また、親端末1も、自端末の残レコード数が所定の閾値を下回った場合、Hパケットの送信出力を低下させてもよい。
(実施形態2)
本実施形態のマルチホップ通信システムは、実施形態1と同様の構成を備え、同様の構成には同一の符号を付して説明は省略する。
まず、親端末1との間で通信ルートを構築している実施形態の子端末2は、無線ネットワーク内で、中継端末および末端端末のいずれで自端末が機能しているかを認識している。ここで、親端末1−子端末2間の通信において、他の子端末2の通信ルートに含まれて通信パケットを中継する子端末2を中継端末と称し、他の子端末2の通信ルートに含まれておらず、通信パケットを中継しない子端末2を末端端末と称す。例えば、図11に示すように親端末1−1が構築する通信ルートにおいて、子端末2−1,2−2,2−3は中継端末であり、子端末2−4,2−5,2−6は末端端末である。
具体的に、通信端末Aが送受信する通信パケットには、当該通信パケットの通信ルートに関する情報が含まれている(図7(a)に示すHパケットの通信ルート部、図7(b)に示すアドレス要求パケットおよびアドレス応答パケットの送信通信ルート部等)。この通信ルートに関する情報は、通信ルートにおいて経由する通信端末Aの端末IDが順に並べられることによって表されており、子端末2は、他の通信端末Aから受信した通信パケットを参照することによって、自端末が中継端末であるか否かを判定できる。すなわち、通信ルート中において、自端末の端末IDが末尾になく途中にあれば、自端末は中継端末である。
このように、通信端末Aは、他の通信端末Aから受信した通信パケットを中継転送した場合に、自端末が中継端末であると判断するが、その後も中継端末であり続けるとは限らない。例えば、他の子端末2が無線ネットワークから離脱したり、伝送路状況の変化によって別の通信ルートに変更することによって、中継端末ではなくなる場合がある。したがって、他の通信端末Aから受信した通信パケットを中継転送してから一定時間が経過するまでの間、自端末は中継端末であると判断すればよい。具体的には、通信パケットを中継転送した際に、計時を開始し、一定時間が経過するまでに新たな通信パケットを中継転送した場合、計時を再スタートする。一方、一定時間が経過するまでに新たな通信パケットを中継転送しなかった場合、自端末は中継端末ではないと判断する。

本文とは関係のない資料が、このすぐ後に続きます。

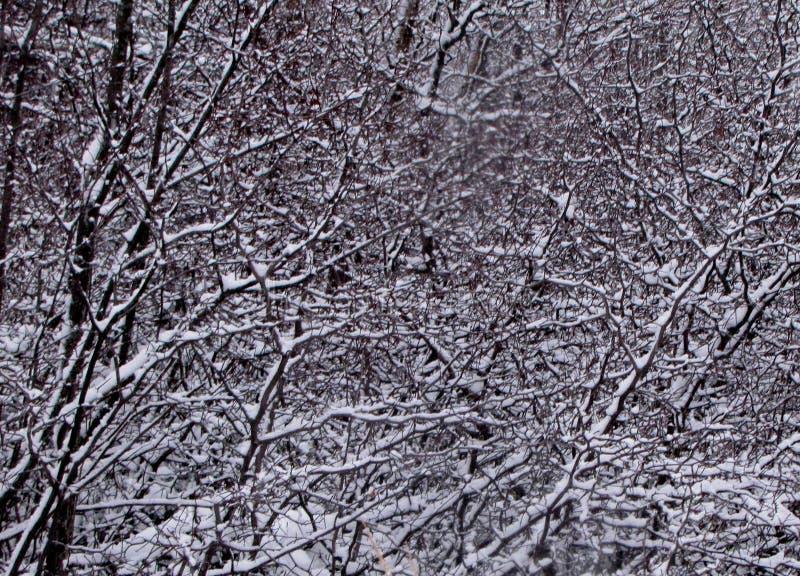Albero del cratego dopo una tempesta della neve fotografie stock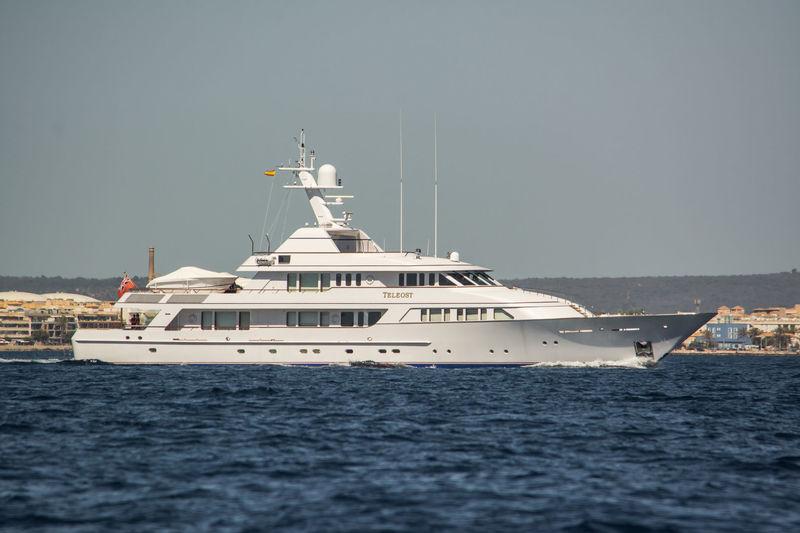 Teleost cruising off Palma de Mallorca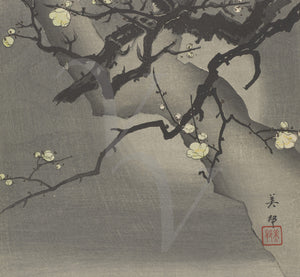 Flowering moonlit cherry tree. Japanese woodblock. Fine art print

そして、自端末が中継端末であると判定した子端末2は、自端末との間で通信ルートを構築している親端末1の残レコード数が所定の閾値を下回った場合でも、Hパケットの送信出力を低下させず、Hパケットの送信出力Poを標準出力P1に維持する(図9参照)。
一方、自端末が中継端末でないと判定した子端末2は、自端末は通信ルートの末端に位置する末端端末であると認識する。そして、末端端末であると認識した子端末2は、自端末との間で通信ルートを構築している親端末1の残レコード数が所定の閾値を下回った場合、Hパケットの送信出力を低下させる(図9参照)。

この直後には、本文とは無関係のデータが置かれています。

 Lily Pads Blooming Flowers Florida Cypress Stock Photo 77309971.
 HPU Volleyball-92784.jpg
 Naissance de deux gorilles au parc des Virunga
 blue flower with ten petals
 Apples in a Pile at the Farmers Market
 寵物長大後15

例えば、図12では、親端末1−1,1−2、親端末1−1との間で通信ルートを構築している中継端末2−A、親端末1−1との間で通信ルートを構築している末端端末2−B、まだ通信ルートを構築していない子端末2−C(未参入子端末)が存在している。さらに、子端末2−Dは、親端末1−2との間で通信ルートを構築している。そして、親端末1−1の残レコード数が少なくなると、末端端末2−Bは、実施形態1と同様にHパケットの送信出力を低下させる。なお、図12において、中継端末2−Aは左下がりのハッチング、末端端末2−Bは斜めクロスのハッチング、未参入子端末2−Cは白抜き、子端末2−Dはドットで表示している。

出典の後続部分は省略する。